Re: AMBER: PMEMD and sander from AMBER6 performances from Robert Duke on 2003-08-07 (Amber Archive Aug 2003)

From: Robert Duke <rduke.email.unc.edu>
Date: Thu, 7 Aug 2003 15:01:39 -0400

Teletchea -

I think you are actually closer than you realize; in fact you are getting
better performance relative to sander 6 than I am, and that is going to be
the most reproducible number. I did screw up one thing in my last mail to
you, for which I apologize. I stated that pmemd has a skinnb default of
1.5, but the value is actually 1.0. I don't know where I got this number in
my head from, but it pops out every now and then. The sander 6 and pmemd
code use, and the sander 6 doc declares a 1.0 angstrom value for skinnb.
This will not make a big difference in your results (in fact if you took
skinnb out of the mdin you should have gotten the 1.0 default; otherwise
pmemd is running at about a 2% penalty, given that list building takes about
10% of the time, and there is 9.5**3 / 9.0**3 == 1.176 times as much
overhead in list building).

I will comment just on the xeon numbers, since they are the ones to which I
can most easily compare my benchmarks. My athlon runs were with machines
clustered via Myrinet which should scale slightly differently. First of all
I would note that your 2.8 GHz xeons seem to run about as fast as my 2.4 GHz
xeons. The 2 processor psec/day for sander 6 is 131.1 on your machines and
130 on mine. At two processors, communication on my systems is via shared
memory between dual processors; I presume the same is true for your
machines, so the interconnect has not come into play. The 4 processor
psec/day for sander 6 is 198.2 on your machines and 208 on mine. You are
scaling about 5% worse on sander 6, which is close. I don't have 6
processor data for sander 6, so we can't compare. For pmemd at two
processors, you get 261 psec/day and I get 234, so you outperform me around
11%. At four processors, you get 421.5 and I get 408, so the gap has
narrowed to around 3%. At six processors, you get 572.2 and I get 584, so I
am around 2% faster now.

My guesses on all this:
1) Your systems are not 2.8/2.4 times faster than mine; there are other
issues inside the box that make the ratio closer to 1:1.
2) Your interconnect is maybe 10-20% less efficient. This may be due to a
variety of things you can't easily fix. I asked our systems folks what they
did to improve system performance on our machines, and they basically did
not have a clue. I found one suggestion, which I have not been able to try
on 1 GB ethernet, but which may help. According to the MP_Lite doc (which
does not work out of the box for pmemd or sander, so I have not actually
used it), you can get better performance on linux systems by increasing the
tcp buffers sizes on all nodes (write increased integer values, as root, to
/proc/sys/net/core/rmem_max and /proc/sys/net/core/wmem_max - up to 4194304,
though I would go up in increments). No guarantees, but I did not destroy
my test node by doing it (but it did not help a pc which apparently has a
really slow nic connected to 100 mbit/sec ethernet - I never see anything
near 100 mbit/sec out of this machine, so while it screams on mflops, it is
a dog on i/o).

.....

• **Problems**:
**a)** Select each line of the entries that contains the string "shrub", treating uppercase and lowercase as different.
**b)** Pick up the PMEMD performance post after its last sentence and continue writing it.
The PMEMD performance post and the entries have nothing to do with each other.

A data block
.....

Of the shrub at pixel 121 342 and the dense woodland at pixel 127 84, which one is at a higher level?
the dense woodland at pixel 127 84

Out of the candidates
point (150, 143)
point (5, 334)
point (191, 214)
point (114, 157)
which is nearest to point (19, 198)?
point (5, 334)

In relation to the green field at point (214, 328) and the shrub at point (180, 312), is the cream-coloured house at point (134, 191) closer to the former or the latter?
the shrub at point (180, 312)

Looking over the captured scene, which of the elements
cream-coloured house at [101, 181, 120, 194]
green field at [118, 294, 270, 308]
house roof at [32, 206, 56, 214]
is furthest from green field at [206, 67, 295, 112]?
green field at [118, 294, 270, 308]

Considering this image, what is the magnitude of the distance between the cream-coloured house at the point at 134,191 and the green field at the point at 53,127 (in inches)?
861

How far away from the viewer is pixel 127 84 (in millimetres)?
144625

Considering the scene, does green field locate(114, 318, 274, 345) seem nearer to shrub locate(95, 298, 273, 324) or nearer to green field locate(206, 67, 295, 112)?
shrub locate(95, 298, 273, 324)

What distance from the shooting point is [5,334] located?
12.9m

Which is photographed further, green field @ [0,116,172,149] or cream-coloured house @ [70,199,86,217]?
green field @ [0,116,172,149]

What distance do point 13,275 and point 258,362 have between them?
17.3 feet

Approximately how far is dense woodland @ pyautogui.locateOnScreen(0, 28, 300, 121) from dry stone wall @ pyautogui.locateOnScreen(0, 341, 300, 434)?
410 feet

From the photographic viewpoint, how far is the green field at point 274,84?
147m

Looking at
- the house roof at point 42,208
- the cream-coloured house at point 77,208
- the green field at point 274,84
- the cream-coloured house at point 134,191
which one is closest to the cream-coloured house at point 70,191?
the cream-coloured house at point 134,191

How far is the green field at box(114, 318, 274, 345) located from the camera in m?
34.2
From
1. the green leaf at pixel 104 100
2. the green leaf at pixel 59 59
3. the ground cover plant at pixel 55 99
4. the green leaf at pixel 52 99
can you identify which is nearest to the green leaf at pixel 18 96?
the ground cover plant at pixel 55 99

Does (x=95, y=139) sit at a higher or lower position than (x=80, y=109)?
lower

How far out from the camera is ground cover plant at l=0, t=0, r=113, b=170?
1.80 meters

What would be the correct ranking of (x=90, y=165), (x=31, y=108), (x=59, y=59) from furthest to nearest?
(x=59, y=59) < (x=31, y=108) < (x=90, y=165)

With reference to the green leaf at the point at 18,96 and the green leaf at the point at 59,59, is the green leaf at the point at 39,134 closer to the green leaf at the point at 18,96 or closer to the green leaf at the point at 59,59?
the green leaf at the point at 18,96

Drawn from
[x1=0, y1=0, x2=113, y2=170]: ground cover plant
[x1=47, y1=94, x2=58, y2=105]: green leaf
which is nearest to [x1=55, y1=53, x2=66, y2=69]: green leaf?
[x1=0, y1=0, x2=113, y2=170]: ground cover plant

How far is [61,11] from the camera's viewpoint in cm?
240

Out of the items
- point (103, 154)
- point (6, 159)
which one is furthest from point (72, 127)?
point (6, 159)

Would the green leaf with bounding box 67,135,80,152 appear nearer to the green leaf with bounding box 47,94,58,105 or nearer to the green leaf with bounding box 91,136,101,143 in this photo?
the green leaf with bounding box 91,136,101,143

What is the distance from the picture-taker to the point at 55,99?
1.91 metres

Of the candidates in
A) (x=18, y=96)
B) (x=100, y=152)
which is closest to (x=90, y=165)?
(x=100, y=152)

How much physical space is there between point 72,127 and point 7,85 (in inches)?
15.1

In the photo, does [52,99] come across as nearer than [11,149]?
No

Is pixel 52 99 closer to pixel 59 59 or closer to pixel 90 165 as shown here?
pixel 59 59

.....

• **Outputs for the tasks**:
**a)**
Of the shrub at pixel 121 342 and the dense woodland at pixel 127 84, which one is at a higher level?
In relation to the green field at point (214, 328) and the shrub at point (180, 312), is the cream-coloured house at point (134, 191) closer to the former or the latter?
the shrub at point (180, 312)
Considering the scene, does green field locate(114, 318, 274, 345) seem nearer to shrub locate(95, 298, 273, 324) or nearer to green field locate(206, 67, 295, 112)?
shrub locate(95, 298, 273, 324)

**b)**
3) If you really did specify a skinnb of 1.5 (sorry again!), take it out and
just get the default by specifying nothing. You may then see slightly
better scaling. Increasing the skinnb value not only increases the size of
the nonbonded pairs list, it also increases the overlap in shared
coordinates and forces. One of the big pmemd scalability advantages is that
it does not share all forces, coords, and velocities between nodes.
Instead, different atoms are "owned" or "used". For "owned" atoms, forces
are communicated back to the owner. For "used" atoms, coordinates are
distributed to the users at every step (and all coordinates are exchanged
when the nonbonded pairlist needs building). Finally, velocities are only
reported back to the master for output. The effect of increasing the skinnb
value is to increase the number of atoms "used" by the various tasks, and
this increases communications overhead and decreases scalability (however
making the skin too small increases list build frequency, which requires all
coords to be communicated, so it is a balancing act).

Hope this helps; I think you are really pretty close.

On other PMEMD issues, we are currently porting it to the machines at PSC.
We have it running on lemieux, the alphaserver es45/quadrics terascale
computing facility (3000 nodes, very nice!), and on lemieux we are observing
a 4 fold speedup relative to sander 7 for the 90906 atom constant pressure
problem. Pretty nice. We have it running on the cray t3e there also,
though the speedup is not as impressive (8 byte integers, less memory).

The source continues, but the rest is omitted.